Jerry Deets

Personal information
- Full name: Jerry Marc Deets
- Born: 1 November 1947 Denver, Colorado, United States
- Died: 14 March 2002 (aged 54) Santa Cruz, California, United States

Sport
- Sport: Paralympic athletics
- Disability class: F53

Medal record
United States
Representing United States
Paralympic Games
| Bronze medal – third place | 1996 Atlanta | Pentathlon P53-57 |
| Bronze medal – third place | 1996 Atlanta | Shot put F53 |

= Jerry Deets =

American Paralympic athlete

Jerry Marc Deets (November 1, 1947 – March 14, 2002) was a Paralympian athlete from the United States competing mainly in category F53 pentathlon and field events.

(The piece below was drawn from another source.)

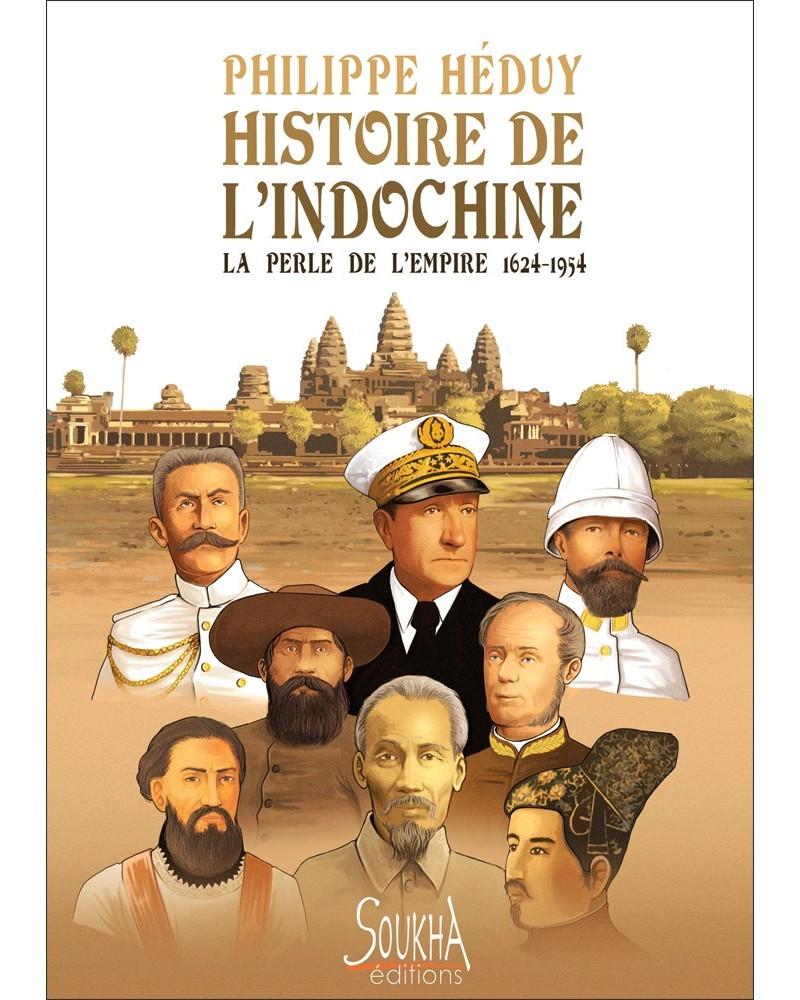 Histoire de l'Indochine de Philippe Héduy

He competed in the 1996 Summer Paralympics in Atlanta, United States. There he won a bronze medal in the men's pentathlon P53-57 event, a bronze medal in the men's shot put F53 event and finished fourth in the men's javelin throw F53 event. All this accomplished at 47 years of age. He participated in many international events in track and field as well as wheelchair road racing. He was inducted to Adaptive Sports Hall of Fame in 1999 following his success in wheelchair athletics.

Deets died at the age of 54 in Santa Cruz in 2002.